Below are entries to reproduce exactly, apart from their pictures.

[Stored data]
== == ==
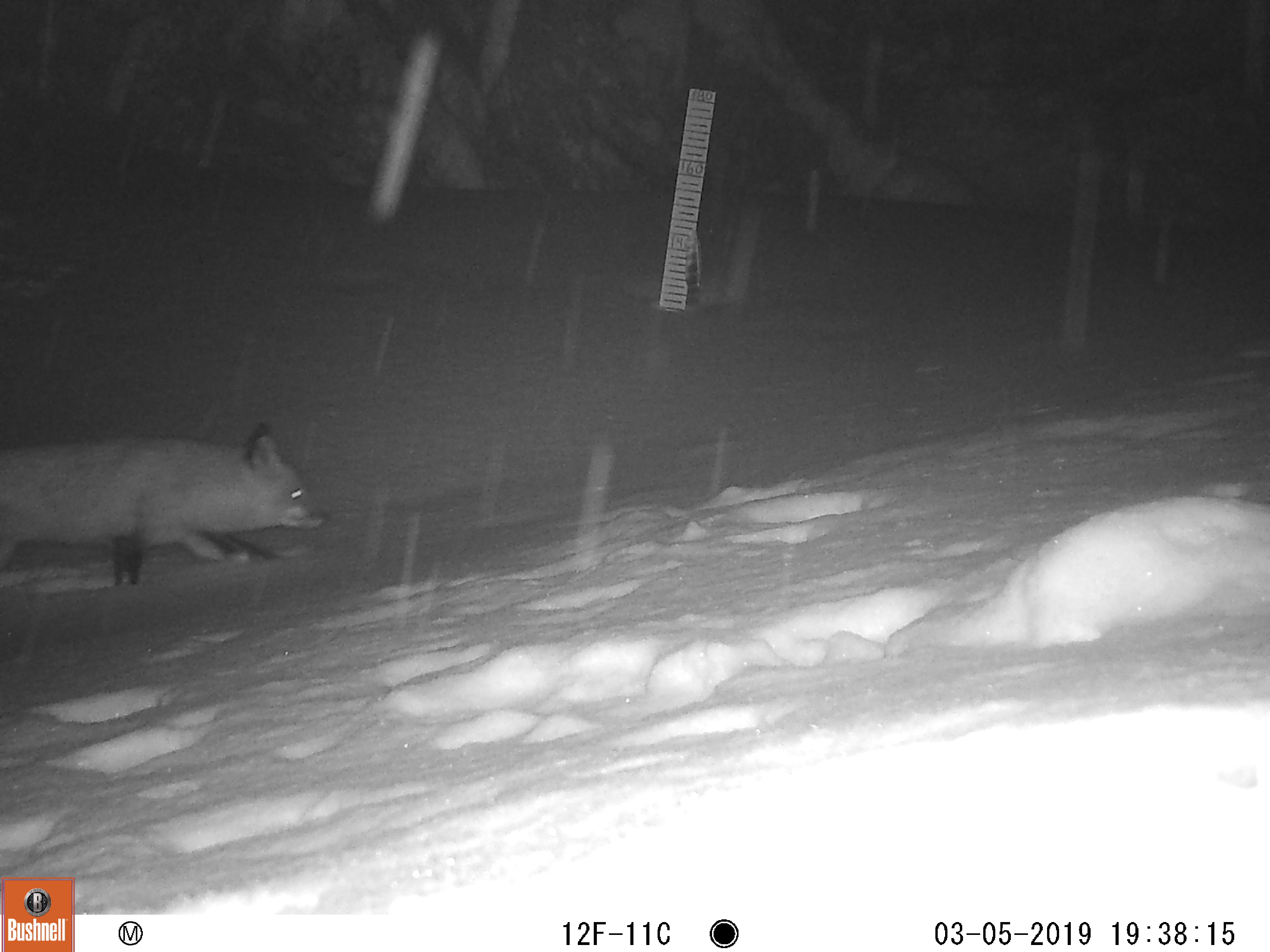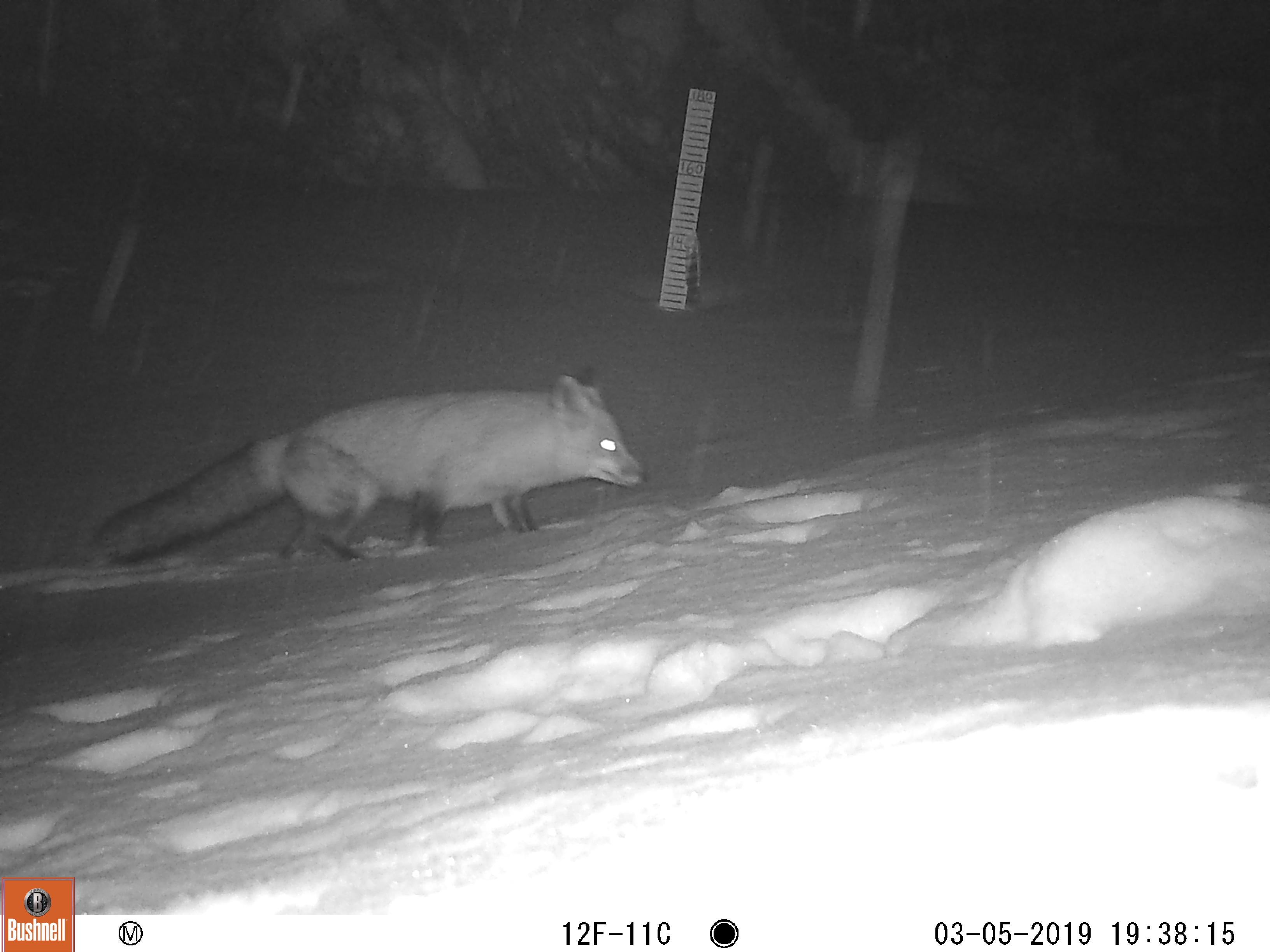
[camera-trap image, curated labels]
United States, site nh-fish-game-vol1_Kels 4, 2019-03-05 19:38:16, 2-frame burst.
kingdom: Animalia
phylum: Chordata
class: Mammalia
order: Carnivora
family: Canidae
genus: Vulpes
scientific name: Vulpes vulpes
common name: red fox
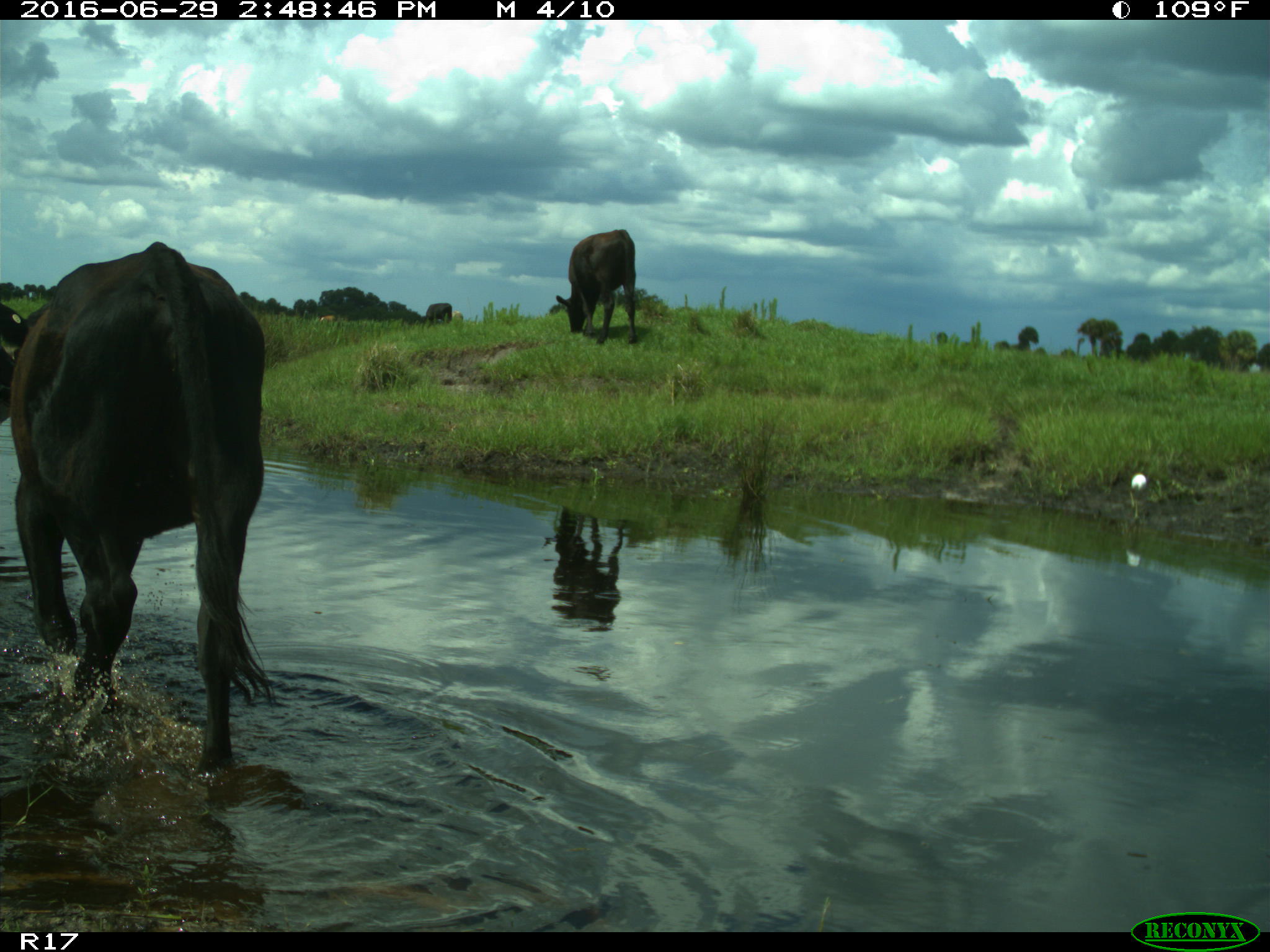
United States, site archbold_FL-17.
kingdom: Animalia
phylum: Chordata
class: Mammalia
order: Artiodactyla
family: Bovidae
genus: Bos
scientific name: Bos taurus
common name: domestic cow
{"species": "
== == ==
> _Finished task_
[camera-trap image, curated labels]
United States, site nh-fish-game-vol1_Kels 4, 2019-03-05 19:38:16, 2-frame burst.
kingdom: Animalia
phylum: Chordata
class: Mammalia
order: Carnivora
family: Canidae
genus: Vulpes
scientific name: Vulpes vulpes
common name: red fox
United States, site archbold_FL-17.
kingdom: Animalia
phylum: Chordata
class: Mammalia
order: Artiodactyla
family: Bovidae
genus: Bos
scientific name: Bos taurus
common name: domestic cow
{"species": "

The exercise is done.